A Comparison of Scenarios for the Effect of Global Climate Change on Cotton Growth and Yield
K. Raja Reddy, Harry F. Hodges and James M. McKinion
Australian Journal of Plant Physiology
24(6) 707 - 713
If global surface temperatures change as projected because of radiative and physiological effects of a changing environment, we should expect important changes in crop production in the 21st Century. Experiments were conducted at ambient and twice ambient atmospheric CO2 concentrations at five temperatures. The 1995 temperature in Mississippi was used as a reference with the other temperatures being 1995 minus 2˚C, and 1995 plus 2, 5 and 7˚C. Daily and seasonal variation and amplitudes were maintained. Seedlings had 4–6 times as much leaf area and dry weight at 20 d after emergence when grown at 28˚C as at 23˚C (1995 ambient) average temperature during that growth period.
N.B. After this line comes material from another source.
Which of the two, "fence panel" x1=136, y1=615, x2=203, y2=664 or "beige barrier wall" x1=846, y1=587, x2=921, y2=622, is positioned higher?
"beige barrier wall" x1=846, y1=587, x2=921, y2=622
Number of days to first square, flower, and open boll decreased as temperature increased. Double atmospheric CO2 did not affect these developmental rates. Temperatures above 28˚C, or 1995 average whole-season temperatures, were detrimental to mid- and late-season boll retention and growth. No fruits were retained to maturity at 1995 plus 5 or 7˚C. However, whole season vegetative growth was not significantly reduced by temperature 5–7˚C above the 1995 ambient conditions. Twice ambient CO2 caused about 40% increase in vegetative dry matter accumulation across temperatures. In a separate experiment, similar results were obtained on fruiting cotton grown at a range of temperatures based on long-term average US Midsouth July temperatures. Therefore, if global warming occurs as predicted, food and fibre production in such high-temperature and humid environments may be more limited to vegetative structures and the animals that consume vegetative structures.